Exercise prompt:
Answer these questions using the Marvel Pinball Iron Man thread below.
1. What price does Tinsel say makes the table worth downloading?
2. How many points does completing the Ultimo mission award?
3. Which two super-villains does Starbeast say stand on the sides of the table?

Text excerpt:
·····

# Marvel Pinball - IronMan



## Tinsel (Feb 9, 2011)

Reached 41 million, and was only a couple of hits away from facing Ultimo since I had won all of the Stark Missions. Than I wanted to look at the score board. The prompt said to update your system and my Internet was not working at that point. Now the system is updating but who knows if my score will be recorded or not. It never pays to do well.

Yeah, but that would have been cool none the less to fight Ultimo. I'm not sure what that would have been like. He pops up out of the middle area of the table.

If my score does not get erased than I'm happy with it for sure, but I was close to solving the game. Basically if you defeat Ultimo, than there is that space ship up top where you lock the balls, but I can't think of any other part of the game that would be left to win.

I like some of the Zen Pinball tables as well, especially the Excalibur table. I was disappointed with the Pirate table on FX2, so I stayed with the Sony selection which are fine, but Iron Man is very clear as far as the goal of the game, although it is not perfect, but it is fast paced, varied, and the missions are challenging. I suppose that it would have been nice to somehow see a little more animation, but that is something for the future.

For $10, it is worth downloading. If anyone can get to Ultimo, than I'd be interested in hearing about what they think of the tables. I have mostly only played the Iron Man table, and here I was almost finished playing it because as soon as I beat Ultimo than I'll move on.


----------



## Tinsel (Feb 9, 2011)

Additional Note:

It looks like, if you are not signed in than your score does not get recorded on the Online Scoreboard. My high score is in the 41 millions but I was not signed in. When I went to sign in, it told me that I had to get a system update, so after that finally happened, I see that my high score is recorded locally, but it is not recorded on the Online Scoreboard. Now I would be upset about this if I had defeated Ultimo, but since I didn't quite accomplish that, I was one step short, I'm not going to worry about it too much because that means that I'm not finished playing and I'll likely get a higher score if I can beat Ultimo. You get 10 million points by completing that mission. The other five missions provide you with 5 million points each. I had to do the multi ball mission two or three times before I could beat it, and that is why I had 41 million.

Well I can prove this with a digital photo of course. Go ahead, and see if you are capable. Sign in first!


----------



## Starbeast (Feb 10, 2011)

​Looks cool to me with super-villains Whiplash and the Mandarin standing on the sides, plus you can see and hear Tony Stark. I saw Ultimo (on another game trailer), he is huge when he climbs out from the center of the table.​


----------



## Tinsel (Feb 10, 2011)

I'll watch the trailer later tonight but right now there is probably too much traffic Online. I'd like to see what Ultimo looks like.

Typically I can win about 2 out of 5 Stark Missions, although today I tried a couple of games and I'm only getting about 8 or 10 million points which is not that great, but that one game I was almost there, just needed to hit the gate once more to open it, and than if I would have put the ball up there than it would have activated Ultimo.

·····

Provided material:
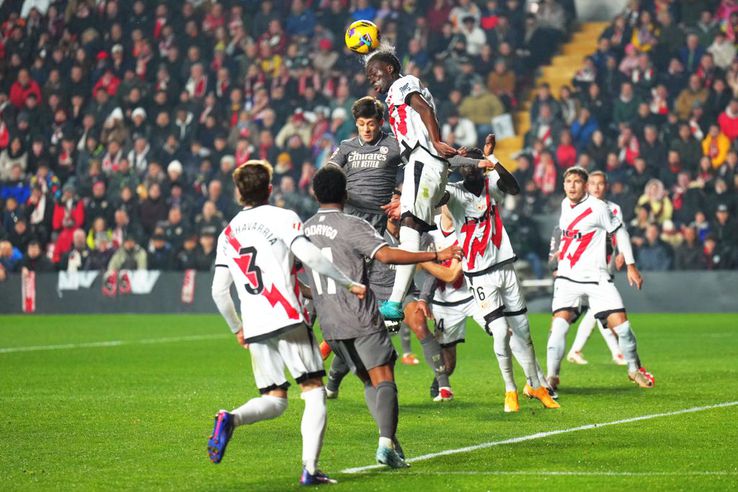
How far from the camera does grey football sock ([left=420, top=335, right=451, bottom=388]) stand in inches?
429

·····

Answer to this problem:
1. $10
2. 10 million points
3. Whiplash and the Mandarin